Major roadway arterial in Fresno, California

Blackstone Avenue is a major roadway arterial in Fresno, California, United States, running from Stanislaus and O Streets near Downtown to Highway 41 northeastern part of the city. This street is the location of a number of historic structures and is also the locus of a considerable concentration of retail commercial land usage. The campus of the Fresno City College straddles Blackstone Avenue in the vicinity of McKinley Avenue.

==History==
In the late 1880s residents jokingly referred to the street as Blackstone after the English legal scholar William Blackstone, due to the number of lawyers living there.

The local history may be best recorded by some of the old surviving homes on Blackstone Avenue which are in the Register of National Historic Places, including the Ella Hoxie Home (251 N. Blackstone Avenue); Brix Home (313 N. Blackstone Avenue); Griffen Home (319 N. Blackstone Avenue); Hines Home (333 N. Blackstone Avenue). Earth Metrics Inc. performed an analysis of historic aerial photographs in the Blackstone Avenue vicinity.
In 1946, the area contained many residences on large lots. The photographs observed indicate that many of these large lots included row crops. Surrounding lands at that time were predominantly used for agriculture, with orchards lining much of the western side of Blackstone Avenue. A mixture of row crops, vacant fields, orchards, and scattered residences made up much of the landscape on the eastern side of Blackstone Avenue.

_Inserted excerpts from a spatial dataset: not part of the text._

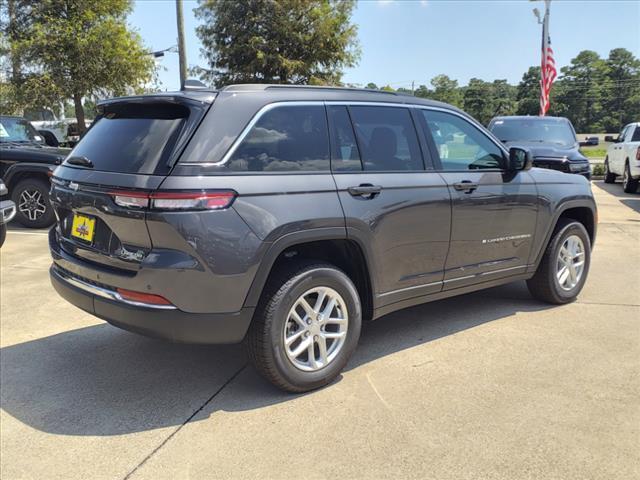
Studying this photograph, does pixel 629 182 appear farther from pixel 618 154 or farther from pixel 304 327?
pixel 304 327

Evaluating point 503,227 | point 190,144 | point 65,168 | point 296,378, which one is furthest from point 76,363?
point 503,227

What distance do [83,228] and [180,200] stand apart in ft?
2.79

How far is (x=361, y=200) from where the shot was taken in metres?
3.46

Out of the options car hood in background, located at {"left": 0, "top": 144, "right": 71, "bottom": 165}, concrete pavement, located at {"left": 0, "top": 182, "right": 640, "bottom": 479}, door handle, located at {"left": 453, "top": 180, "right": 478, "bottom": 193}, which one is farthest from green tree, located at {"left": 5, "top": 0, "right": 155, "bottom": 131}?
door handle, located at {"left": 453, "top": 180, "right": 478, "bottom": 193}

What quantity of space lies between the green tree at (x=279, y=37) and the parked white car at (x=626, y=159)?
35.6 feet

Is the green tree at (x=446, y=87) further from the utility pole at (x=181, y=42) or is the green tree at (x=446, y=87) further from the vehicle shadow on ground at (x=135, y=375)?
the vehicle shadow on ground at (x=135, y=375)

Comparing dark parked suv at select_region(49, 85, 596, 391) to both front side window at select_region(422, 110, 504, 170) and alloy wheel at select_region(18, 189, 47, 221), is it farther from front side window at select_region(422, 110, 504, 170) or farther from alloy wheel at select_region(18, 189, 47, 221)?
alloy wheel at select_region(18, 189, 47, 221)

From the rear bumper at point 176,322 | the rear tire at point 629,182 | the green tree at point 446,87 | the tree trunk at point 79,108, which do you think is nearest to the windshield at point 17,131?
the tree trunk at point 79,108

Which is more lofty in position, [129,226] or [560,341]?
[129,226]

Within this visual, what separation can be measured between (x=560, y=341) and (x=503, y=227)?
3.15 ft

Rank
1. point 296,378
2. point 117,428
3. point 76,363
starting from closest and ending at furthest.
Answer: point 117,428, point 296,378, point 76,363

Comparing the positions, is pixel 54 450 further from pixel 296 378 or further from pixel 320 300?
pixel 320 300

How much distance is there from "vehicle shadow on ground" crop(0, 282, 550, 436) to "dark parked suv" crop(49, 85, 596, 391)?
41cm

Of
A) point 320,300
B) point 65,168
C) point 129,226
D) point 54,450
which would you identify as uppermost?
point 65,168
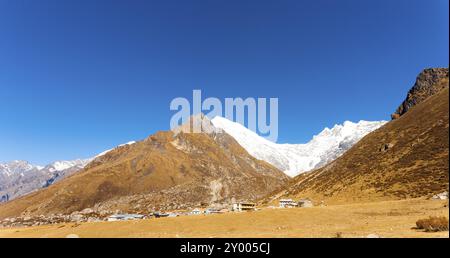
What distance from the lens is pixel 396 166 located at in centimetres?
9306

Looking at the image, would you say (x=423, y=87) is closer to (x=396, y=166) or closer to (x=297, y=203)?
(x=396, y=166)

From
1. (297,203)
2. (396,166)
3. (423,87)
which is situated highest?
(423,87)

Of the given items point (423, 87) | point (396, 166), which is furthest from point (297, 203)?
point (423, 87)

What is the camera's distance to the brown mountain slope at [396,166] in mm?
79688

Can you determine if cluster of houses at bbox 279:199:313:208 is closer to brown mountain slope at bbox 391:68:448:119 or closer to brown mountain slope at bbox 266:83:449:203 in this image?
brown mountain slope at bbox 266:83:449:203

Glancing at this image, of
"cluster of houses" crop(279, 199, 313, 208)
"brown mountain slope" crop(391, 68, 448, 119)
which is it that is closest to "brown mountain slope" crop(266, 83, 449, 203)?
"cluster of houses" crop(279, 199, 313, 208)

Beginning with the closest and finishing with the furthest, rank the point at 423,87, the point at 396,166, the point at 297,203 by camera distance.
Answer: the point at 396,166 < the point at 297,203 < the point at 423,87

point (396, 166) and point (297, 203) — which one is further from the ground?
point (396, 166)

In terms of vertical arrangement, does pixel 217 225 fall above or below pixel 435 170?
below
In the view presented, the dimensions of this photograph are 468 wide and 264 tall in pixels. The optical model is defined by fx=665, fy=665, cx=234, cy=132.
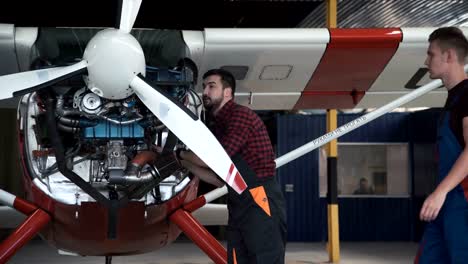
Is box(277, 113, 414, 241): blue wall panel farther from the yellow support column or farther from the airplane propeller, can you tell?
the airplane propeller

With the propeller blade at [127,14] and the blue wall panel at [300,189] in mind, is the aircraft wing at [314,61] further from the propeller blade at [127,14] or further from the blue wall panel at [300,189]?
the blue wall panel at [300,189]

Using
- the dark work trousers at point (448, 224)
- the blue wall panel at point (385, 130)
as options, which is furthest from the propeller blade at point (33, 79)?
the blue wall panel at point (385, 130)

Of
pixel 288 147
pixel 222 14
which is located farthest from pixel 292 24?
pixel 288 147

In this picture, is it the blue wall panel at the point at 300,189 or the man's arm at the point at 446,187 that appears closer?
the man's arm at the point at 446,187

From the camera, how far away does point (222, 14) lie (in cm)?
1344

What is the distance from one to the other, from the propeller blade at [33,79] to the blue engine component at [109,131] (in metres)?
0.35

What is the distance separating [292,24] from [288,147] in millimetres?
2511

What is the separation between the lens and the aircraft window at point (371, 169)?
1405 cm

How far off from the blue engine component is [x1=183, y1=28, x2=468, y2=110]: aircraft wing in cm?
123

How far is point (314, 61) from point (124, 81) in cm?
224

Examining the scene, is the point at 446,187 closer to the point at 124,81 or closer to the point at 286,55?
the point at 124,81

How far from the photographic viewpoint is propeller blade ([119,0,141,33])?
141 inches

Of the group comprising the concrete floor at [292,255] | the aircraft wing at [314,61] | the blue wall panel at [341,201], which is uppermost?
the aircraft wing at [314,61]

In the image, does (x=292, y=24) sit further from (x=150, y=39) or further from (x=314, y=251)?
(x=150, y=39)
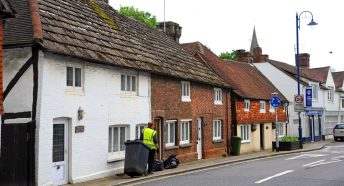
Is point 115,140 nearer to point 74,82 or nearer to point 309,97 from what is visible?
point 74,82

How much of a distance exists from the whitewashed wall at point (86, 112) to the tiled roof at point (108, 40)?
46 cm

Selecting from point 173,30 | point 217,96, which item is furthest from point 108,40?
point 173,30

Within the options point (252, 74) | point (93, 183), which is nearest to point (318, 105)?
point (252, 74)

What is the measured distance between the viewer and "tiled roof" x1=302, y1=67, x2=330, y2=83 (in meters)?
48.7

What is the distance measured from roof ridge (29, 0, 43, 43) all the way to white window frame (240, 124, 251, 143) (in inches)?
740

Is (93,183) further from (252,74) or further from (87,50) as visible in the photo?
(252,74)

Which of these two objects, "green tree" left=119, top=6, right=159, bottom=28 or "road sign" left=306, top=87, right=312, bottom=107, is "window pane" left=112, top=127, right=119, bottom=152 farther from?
"green tree" left=119, top=6, right=159, bottom=28

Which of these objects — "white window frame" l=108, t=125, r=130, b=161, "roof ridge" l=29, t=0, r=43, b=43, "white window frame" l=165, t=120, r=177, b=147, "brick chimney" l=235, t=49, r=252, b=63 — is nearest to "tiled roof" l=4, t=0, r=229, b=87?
"roof ridge" l=29, t=0, r=43, b=43

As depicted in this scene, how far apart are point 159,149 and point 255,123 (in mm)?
13892

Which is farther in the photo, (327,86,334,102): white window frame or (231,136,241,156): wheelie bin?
(327,86,334,102): white window frame

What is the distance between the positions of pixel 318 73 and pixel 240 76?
19.3 metres

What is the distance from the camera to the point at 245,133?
30.8 metres

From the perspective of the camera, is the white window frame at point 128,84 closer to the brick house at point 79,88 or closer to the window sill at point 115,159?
the brick house at point 79,88

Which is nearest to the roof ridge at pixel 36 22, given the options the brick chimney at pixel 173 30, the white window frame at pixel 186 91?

The aerial photographs taken in 1962 indicate that land use in the subject site vicinity showed significant change between 1946 and 1962. Urbanization occurred in the Blackstone Avenue vicinity during this period. Orchards and row crops had been largely replaced by commercial and residential structures by 1962.

==Geology==
The elevation of Blackstone Avenue is approximately 330 ft above mean sea level. The underlying sediments of the Blackstone Avenue area are a heterogeneous mix of generally poorly sorted clay, silt, sand and gravel.